# Estimate ground state energy with HU

1. Jan 22, 2010

### saunderson

Hi,

i worked through several examples where the ground state energy of a particle in an arbitrary potential V(r) is estimated with Heisenberg's uncertainty relation.

In these examples they prepare the Hamiltonian for the particle. For example the Hamiltonian for a particle in a harmonic oscillator potential:

$$H = \frac{p^2}{2m} + \frac{1}{2} m \omega^2 x^2$$

Then they estimate the lower bound of the impulse

$$\Delta p = \frac{\hbar}{2\Delta x}$$

In the next step they substitute

$$p = \Delta p = \frac{\hbar}{2\Delta x} \qquad \mathrm{and} \qquad x = \Delta x$$
in the Hamiltonian and look for wich (\Delta x) the energy is minimal.

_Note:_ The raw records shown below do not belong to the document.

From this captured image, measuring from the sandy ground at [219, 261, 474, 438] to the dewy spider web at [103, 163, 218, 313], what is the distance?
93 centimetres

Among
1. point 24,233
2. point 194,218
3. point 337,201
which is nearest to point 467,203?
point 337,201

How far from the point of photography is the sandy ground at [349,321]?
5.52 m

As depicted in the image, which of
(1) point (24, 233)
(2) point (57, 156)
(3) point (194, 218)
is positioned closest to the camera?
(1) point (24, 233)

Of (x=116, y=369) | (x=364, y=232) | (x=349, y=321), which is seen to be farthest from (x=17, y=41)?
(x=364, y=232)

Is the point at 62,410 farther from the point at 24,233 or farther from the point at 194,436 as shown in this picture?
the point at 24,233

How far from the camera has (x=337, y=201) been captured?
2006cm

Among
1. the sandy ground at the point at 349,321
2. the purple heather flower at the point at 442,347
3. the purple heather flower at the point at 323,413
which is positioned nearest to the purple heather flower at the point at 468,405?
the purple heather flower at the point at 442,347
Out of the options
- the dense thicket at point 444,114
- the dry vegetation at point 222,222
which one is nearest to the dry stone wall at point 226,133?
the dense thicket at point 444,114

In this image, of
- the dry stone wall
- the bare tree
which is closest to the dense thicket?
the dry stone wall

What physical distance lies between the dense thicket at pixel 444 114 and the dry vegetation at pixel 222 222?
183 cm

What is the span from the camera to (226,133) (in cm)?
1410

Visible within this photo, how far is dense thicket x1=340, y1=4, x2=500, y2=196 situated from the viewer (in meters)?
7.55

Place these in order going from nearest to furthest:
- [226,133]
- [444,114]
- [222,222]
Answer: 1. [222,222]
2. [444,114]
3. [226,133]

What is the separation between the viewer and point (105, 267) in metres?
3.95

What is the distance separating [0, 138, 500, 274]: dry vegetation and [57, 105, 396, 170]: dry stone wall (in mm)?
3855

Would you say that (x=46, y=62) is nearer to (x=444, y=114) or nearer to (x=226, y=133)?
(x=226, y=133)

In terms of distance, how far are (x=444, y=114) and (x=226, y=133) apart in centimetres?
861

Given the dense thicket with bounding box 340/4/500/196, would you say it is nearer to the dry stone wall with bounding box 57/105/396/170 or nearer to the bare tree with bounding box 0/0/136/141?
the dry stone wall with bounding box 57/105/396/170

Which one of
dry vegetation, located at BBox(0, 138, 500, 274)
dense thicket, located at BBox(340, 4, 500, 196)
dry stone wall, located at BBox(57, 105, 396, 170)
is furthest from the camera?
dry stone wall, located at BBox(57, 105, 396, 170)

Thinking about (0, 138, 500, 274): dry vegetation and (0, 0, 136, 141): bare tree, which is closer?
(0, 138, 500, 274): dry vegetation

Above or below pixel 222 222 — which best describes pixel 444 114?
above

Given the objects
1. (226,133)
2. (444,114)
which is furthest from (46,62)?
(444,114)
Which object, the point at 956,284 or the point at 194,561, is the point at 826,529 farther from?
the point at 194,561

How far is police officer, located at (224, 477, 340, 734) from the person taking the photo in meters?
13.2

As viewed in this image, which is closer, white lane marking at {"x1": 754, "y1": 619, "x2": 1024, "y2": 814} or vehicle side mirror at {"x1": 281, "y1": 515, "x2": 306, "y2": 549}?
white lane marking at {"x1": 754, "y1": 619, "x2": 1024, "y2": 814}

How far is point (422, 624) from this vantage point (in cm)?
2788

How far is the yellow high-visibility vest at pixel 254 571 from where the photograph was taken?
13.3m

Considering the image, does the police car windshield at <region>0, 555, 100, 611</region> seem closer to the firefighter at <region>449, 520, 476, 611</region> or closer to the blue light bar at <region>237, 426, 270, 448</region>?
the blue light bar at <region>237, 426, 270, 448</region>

Of course they get the right result of the ground state energy, but for me it doesn't make sense. In my mind's eye i have always a distribution where (\Delta p) or (\Delta x) is the mean square deviation of the wave function in momentum space or position space. If, for example the mean value of p=0 then (\Delta p) says simply that the most measured impulses are in the range of (\Delta p)!? So, why is the above substitution valid?